The development of low-cost high-throughput nucleic acid sequencing has had transformative effects on multiple aspects of biological science and medicine. Prominent among these is an enormous impact on human genetics. We are close to a time when the birthright of each individual, at least in more prosperous countries, will be a complete knowledge of their genomic DNA sequence. Every patient with a diagnosed malignancy may well have a genomic sequence of cells from their neoplasm. A challenge for modern medicine is to convert this information into guides to predict the incidence and consequences of disease with more individual precision than previously possible, and to use these data to design optimal approaches for therapy of disorders including cancer and autoimmune diseases. Glimmerings of such an approach have been around for decades, in pharmacogenetics.1 Single mutations in a number of genes have been associated with abnormal reactions to drugs, inherited as simple Mendelian disorders. Similarly, specific single gene mutations have been known for some time to predispose to serious reactions to environmental influences. Perhaps the most striking of these are mutations that predispose to development of sudden, potentially fatal, cardiac arrhythmias.2
Increasingly massive whole genome disease association studies have shown that the occurrence of common diseases such as diabetes, inflammatory bowel disease and other autoimmune disorders, psychiatric disorders, and perhaps even aging itself, is influenced by variation in multiple genomic loci, probably at least hundreds. Very few genes are entirely redundant, and one might expect that aspects of each disorder vary with the particular blend of predisposing genetic variations in each individual. Deciphering of such complex interactions based on unguided association studies is a daunting task. Although multiple genetic interactions have emerged from studies on model organisms, there is a paucity of such interactions derived from Genome-wide association studies (GWAS). Detection of such interactions might require unrealistic numbers of observations, and it may be that these effects will become evident only by genetic studies guided by in vitro studies and a detailed knowledge of the physiologic and biochemical functions of the participating genes. This area represents a large domain that remains to be explored.

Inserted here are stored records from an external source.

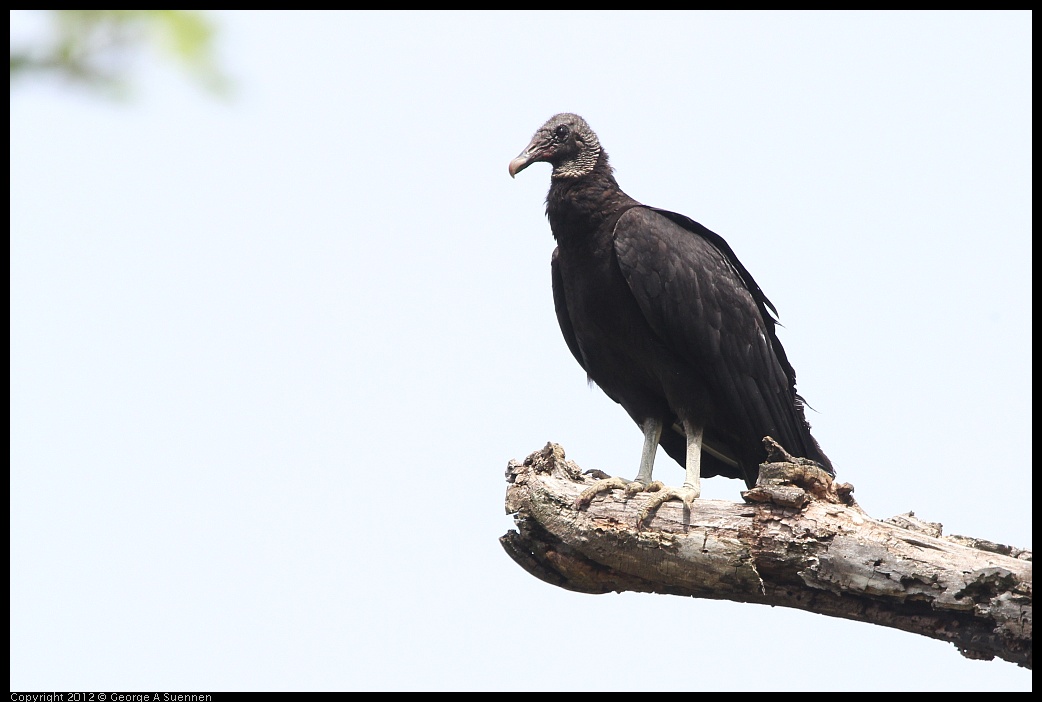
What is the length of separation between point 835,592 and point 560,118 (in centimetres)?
275

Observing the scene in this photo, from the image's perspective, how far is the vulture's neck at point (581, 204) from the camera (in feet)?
14.5

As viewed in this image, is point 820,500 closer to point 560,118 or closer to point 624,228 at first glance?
point 624,228

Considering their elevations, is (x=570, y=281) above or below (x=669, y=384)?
above

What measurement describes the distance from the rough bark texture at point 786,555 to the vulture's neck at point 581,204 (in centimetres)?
115

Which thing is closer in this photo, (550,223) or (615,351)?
(615,351)

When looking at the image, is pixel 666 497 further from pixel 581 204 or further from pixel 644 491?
pixel 581 204

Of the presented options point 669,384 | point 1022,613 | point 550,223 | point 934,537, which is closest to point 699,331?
point 669,384

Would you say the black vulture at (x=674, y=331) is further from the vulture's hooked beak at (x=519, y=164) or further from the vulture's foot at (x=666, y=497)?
the vulture's foot at (x=666, y=497)

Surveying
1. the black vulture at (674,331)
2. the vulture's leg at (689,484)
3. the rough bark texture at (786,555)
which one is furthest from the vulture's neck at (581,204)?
the rough bark texture at (786,555)

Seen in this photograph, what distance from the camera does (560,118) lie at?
4977 mm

Oncology is a field in which precision medicine based on detailed genomic analysis is likely to become of increasing therapeutic significance in the near future. There has been remarkable success in treating certain malignancies by enhancing the immune response to common antigens through cell-mediated therapy or by preventing inhibition of the immune response by tumor cells. The former approach is limited by the lack of safely targetable surface antigens on many types of solid tumor, and the latter approach, facilitating the body’s immune response, is strikingly successful in a small fraction of tumors but remarkably unsuccessful in many tumors, including those that are histologically similar to the responding tumors. Nevertheless, many tumors contain multiple carrier mutations that are potentially immunogenic, as well as driver mutations that often result in the production of “abnormal” proteins that could potentially be immunologically distinguishable from proteins of normal cells. Already success has been reported in targeting individual tumor-specific mutations,3,4 and rapid sequencing methods should permit identification of such potential targets in most patients. Knowledge of the immune system is advanced to the place where there are multiple approaches imaginable to enhance immune response to specific antigens, and the application of a variety of methods to exploit knowledge about individual tumors potential antigens is an ongoing challenge of major importance for medicine. Also, it is not inconceivable that methods may be developed to directly attack cells expressing abnormal RNAs, or harboring specific mutations in DNA, offering yet another vista for precision medicine. Autoimmune disorders are yet another area where patient-specific knowledge of the structure of damaging antibodies and immune receptors might be exploited to control such reactions.
In summary, new molecular methods have provided an immense trove of information potentially specific for each patient, and a major challenge for the future is to develop methods to use this information for specifically targeted therapy, to bring the concept of precision medicine into clinical practice.